Hoshang Kapadia with a cardboard cutout photo of Jinnah. Credit Ammad Ali

Karachi lore maintains that no Parsis from the city migrated to India after Partition, even though their corelitionsts from Lahore, Sukhar, Rawalpindi, Peshawar and other places did.

In the post Partition period, Parsi patriotism in Pakistan was a source of pride, especially since the nation’s founder, Mohammed Ali Jinnah, married a Parsi woman – Ruttie Petit.

Jinnah’s death anniversary is still observed every year in the Cyrus Minwalla Community Hall in the city, though at the national level in Pakistan this day passes unnoticed and is not observed as an official holiday.

Today, there are fewer than 1,000 Parsis in Pakistan. Prominent among them is the Avari family, which owns several luxury hotels.

Over the last few decades, Pakistani Parsis have moved to Canada, the US and Europe in great numbers. One reason, of course, is the religious discrimination faced by the country’s minorities. Pakistan’s constitution states that only a Muslim can be a president and prime minister of Pakistan. The bar on becoming president of the country, by extension, became the basis of an exclusionary culture in which a non-Muslim cannot be a president of a state organisation or a bank.

But even though few Parsis remain, signs of their presence are still visible in the city. There are schools built by Parsis, hospitals, dispensaries, parks, administrative offices, the Karachi Parsi Institute and other places for social gatherings. There is also the Jehangir Kothari Parade, an elevated sandstone promenade.

There are five Parsi colonies, the Dinshaw B Avari Parsi Colony and Cyrus Minwalla Parsi Colony among them.

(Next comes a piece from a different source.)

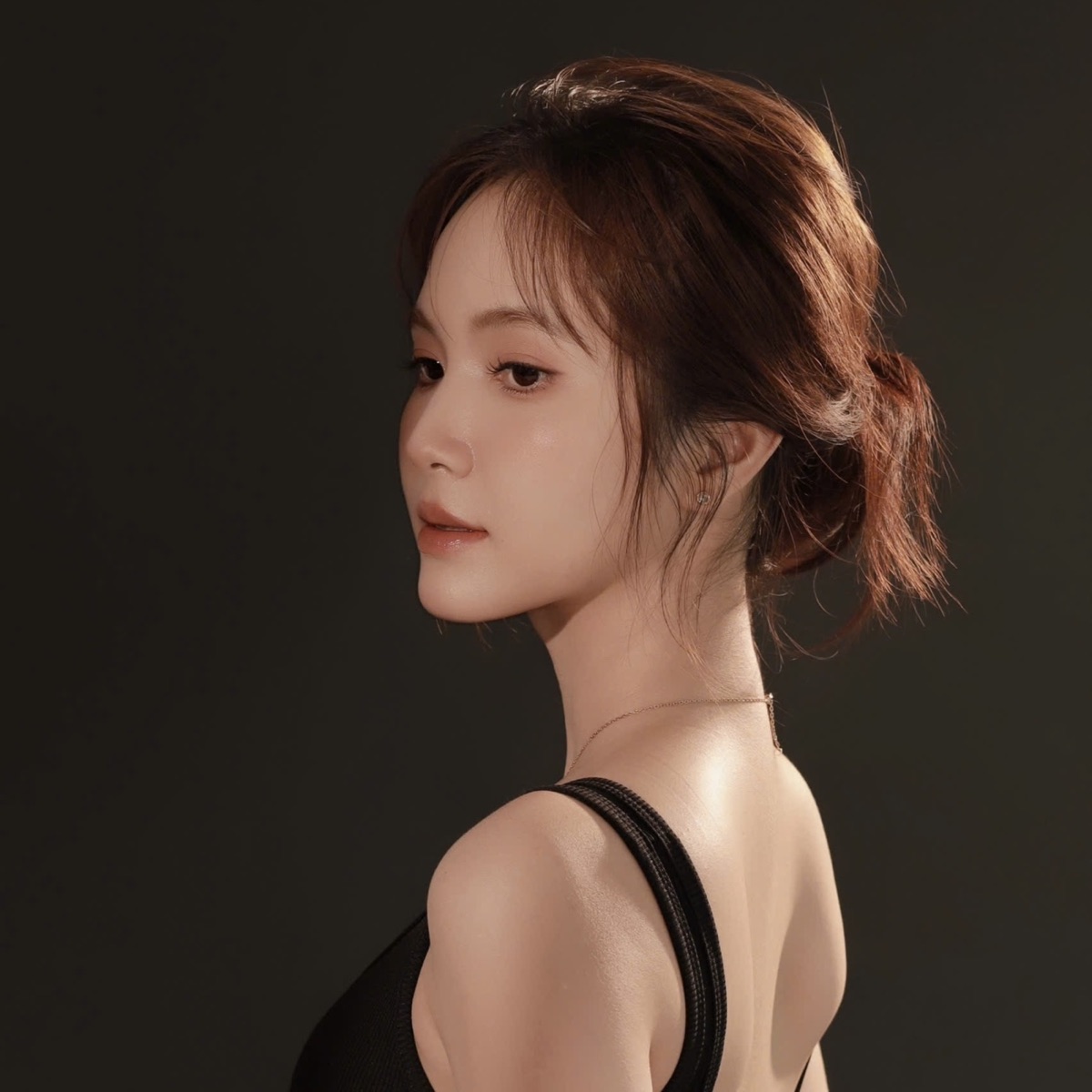 Cô Gái Của Anh - Single by Jang Mi album cover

The old white-washed dakhma is no longer functional. But another one nearby is now the resting place of Karachi’s Parsis. The two pallbearers are both from India. One of them, Mehrnosh Dumasia, moved to the city from Mumbai in 1989 when he saw a newspaper advertisement for the job.

The HJ Behrana Dar-E-Mehr agiary in Saddar is referred to locally as the Dewanoon ka Mandir or mad persons’ temple. Though the name itself is derogatory, it also seems to describe the state of a city engulfed in ethnic violence and terrorism that prompted its long-time Parsi residents to move away.